Wilbury Theatre Group
- Type: Theatre group
- Location: 475 Valley Street, Providence, Rhode Island;
- Artistic director: Josh Short
- Website: www.thewilburygroup.org

= Wilbury Theatre Group =

The Wilbury Theatre Group is a nonprofit theatre located in the Olneyville neighborhood of Providence, Rhode Island. It is known for its experimental theater and its annual fringe festival, FringePVD.

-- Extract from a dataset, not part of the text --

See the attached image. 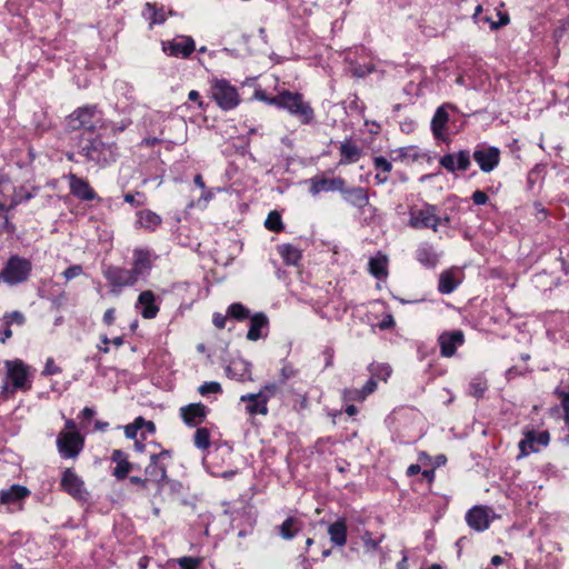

Wilbury Theatre Group was founded in 2010. The name is a reference to the Traveling Wilburys. After years performing in warehouses and unconventional performance spaces throughout Providence, the group became the theatre company in residence at the Southside Cultural Center in 2013. The group moved from the Southside Cultural Center to its own space in Olneyville in 2017. They moved again in 2021 to the WaterFire Arts Center in Providence's Valley Arts District. The group's artistic director, Josh Short, has been with the Wilbury Theatre since it began.

Since its founding, the Wilbury Theatre Group has produced over 100 shows. Productions have included Fun Home, Spring Awakening, and Rosencrantz and Guildenstern are Dead, and works by prominent Rhode Island artists like Darcie Dennigan, Christopher Johnson, Vanessa Gilbert, and Vatic Kuumba, and Rebecca Noon.

The theater also supports the creation of new works through its Studio W program, offers acting classes, actor and playwright residencies, and community outreach.

The Wilbury Theatre Group started Rhode Island's fringe festival, FringePVD, in 2014. It is the largest fringe theater festival in New England.